Hearing about Brody and his abusive ways, it may come as a surprise that his profession was in the medical field; he was an emergency response nurse. He spent his daily life helping people and then would go home to hurt his own family. But Everly knew some of his colleagues and she reached out to a few of them whom she thought she could trust. Thankfully, she was right and, after hearing about the situation, they decided to help; especially because of his threats of self-harm. They set up an intervention and helped him get into a local mental health program. He was supposed to stay at the inpatient facility for six months but left after three because he “fully grasped his issues and had sufficiently confronted them.” Those of us who continued to witness his lack of remorse or change, knew that nothing he said was true; but we were powerless to do anything about it. However, with much relief, he did put to rest his thoughts of revenge and we were no longer his targets.

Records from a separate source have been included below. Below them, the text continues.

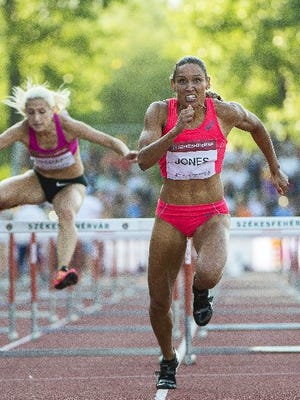 Could Lolo Jones outrun Ronda Rousey? Just kidding.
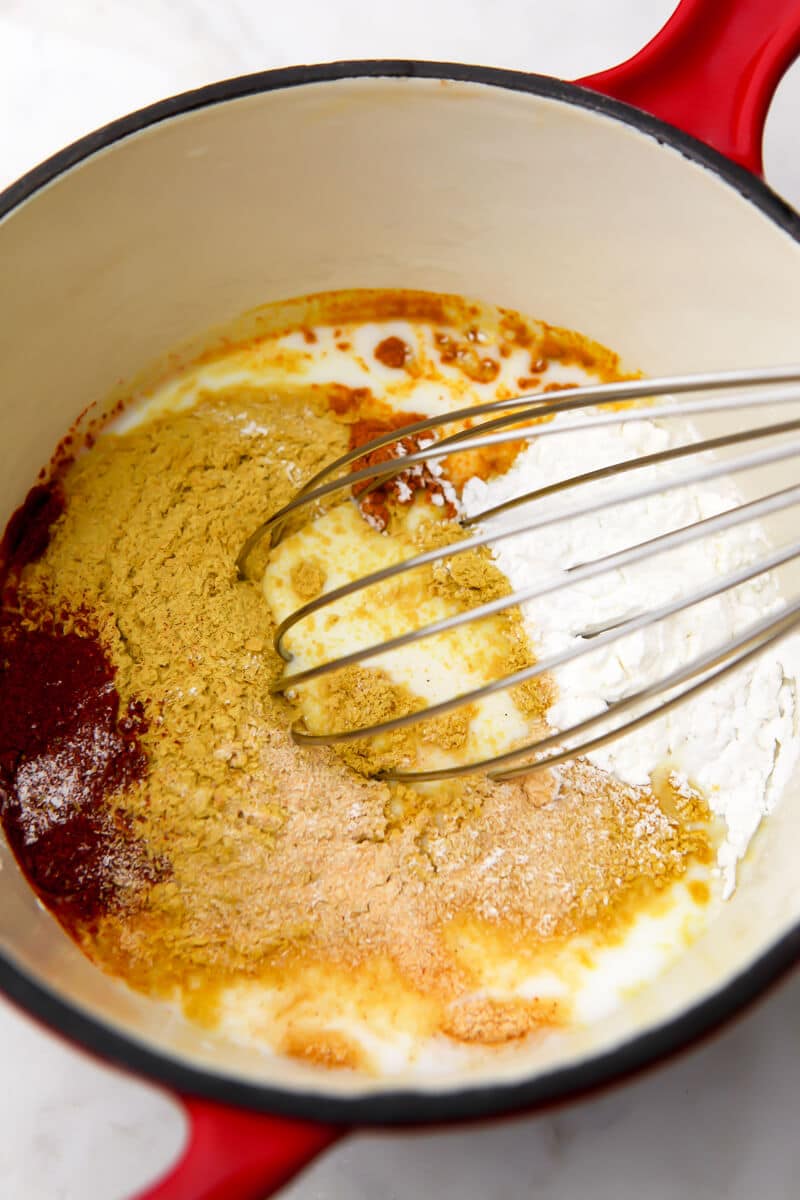 A red saucepan with coconut milk, nutritional yeast, tapioca starch, corn starch, salt and spices to make mac and cheese sauce.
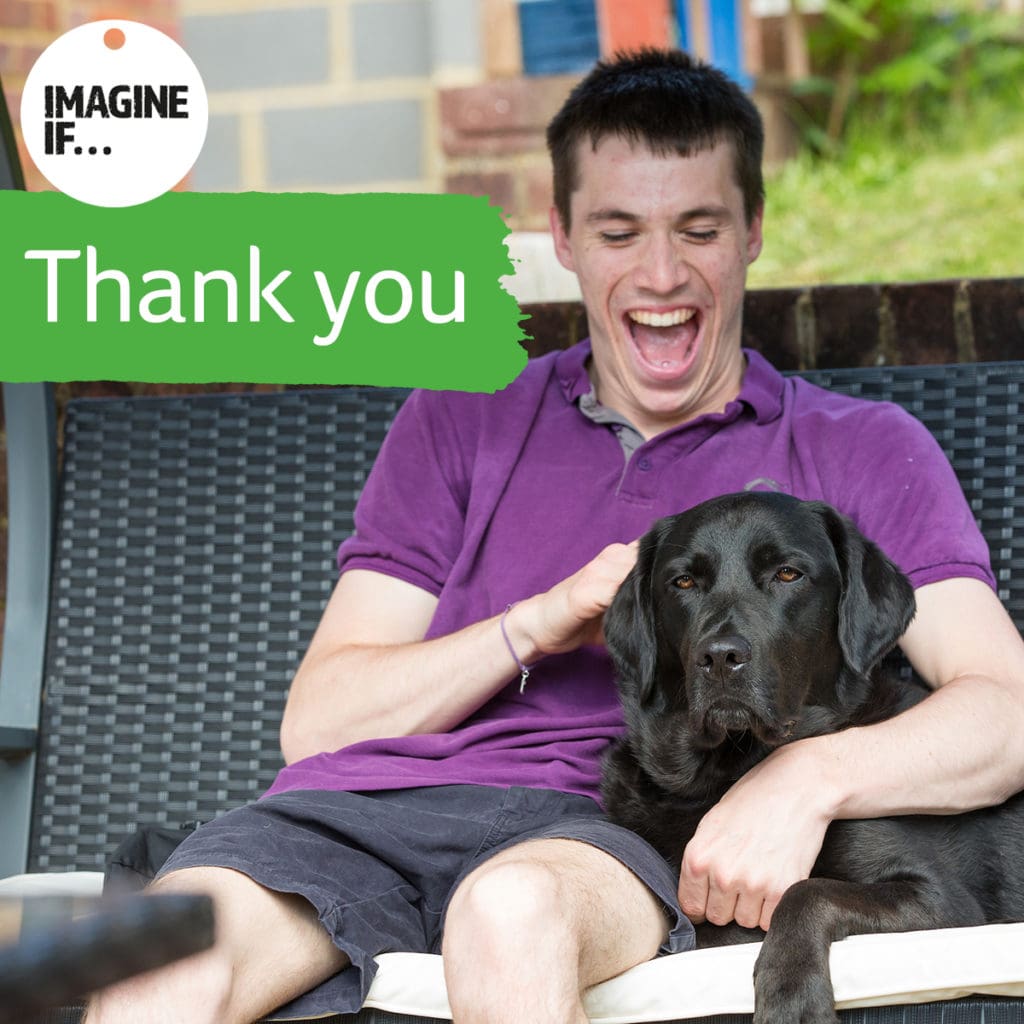 Joel and his assistance dog Harry, with a thank you message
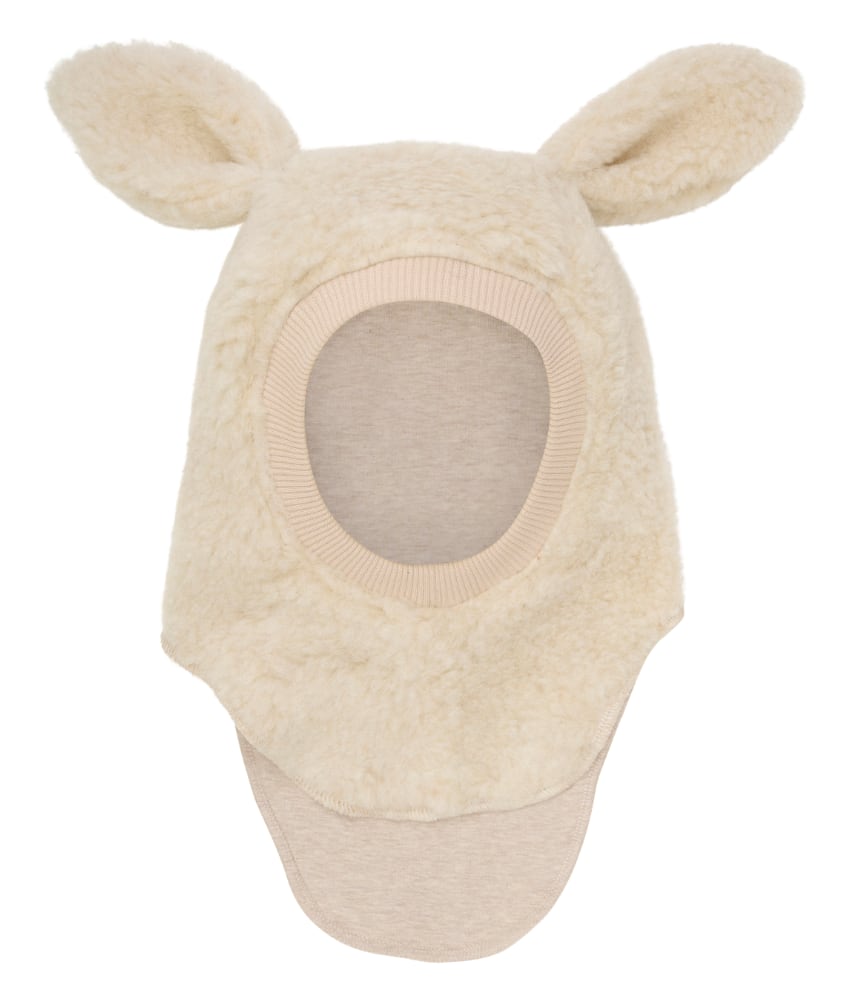 Supersøt og varm balaclava med søte ører i 100% merinoull teddy fra danske Huttelihut. Luen er foret med myk bomull som gjør den ekstra varm og vindtett på kalde dager. Ribbekanten rundt ansiktet er i bomull som gjør at den ikke klør. Vaskes fint på 30 grader ullprogram med vaskemiddel for ull/silke. Tørkes flatt.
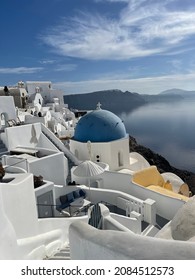 View of oia in santorini and part of caldera, blue church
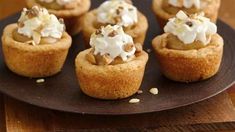 small cupcakes with whipped cream and nuts on a black plate, ready to be eaten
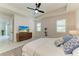 Bright, contemporary bedroom with tray ceiling, ceiling fan, and rustic wood dresser with flatscreen TV at 5428 Title Row Dr, Bradenton, FL 34210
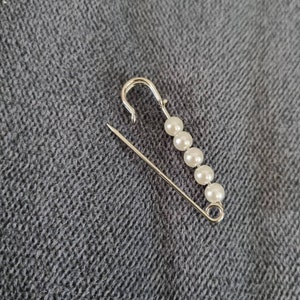 safety pin in silver metal with white pearl attaches wedding dress train, waistcoat or jacket clasp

One month after Brody left the program, Everly was scrolling through a dating app, which was a new concept at that time. She came across his picture and gasped as she showed me what she had found. We began to read through his profile and were flabbergasted at the way he was describing himself. He wrote that he was a loving gentleman, looking to find a woman whom he could adore and take care of. He went on to describe his greatest attributes and all the adventures he wanted to have with a “special lady”. Everly was nauseous because she knew this was a trap and that some other woman would fall prey to his snare.

This was my introduction to online dating and why I will not go there. Having said that, I know many couples who have met online, gotten married, and have a beautiful relationship. I don’t think online dating is a bad thing; I just know that anyone who decides to go this route must be extremely careful about who they choose to connect with. I would recommend to always start with a public coffee date; have several dinners or hangouts and get to know the person…in person. Most people are discerning and can figure out if the person they are meeting is really the person they described in their profile. In particular, give thought to the fact that it takes time for someone to prove themselves and that trust needs to be earned, not freely given. If there are “red flaggy traits”, they will stand out if you are looking for them (Red Roses or Red Flags)! Hopefully it will work out safely and you will find your person!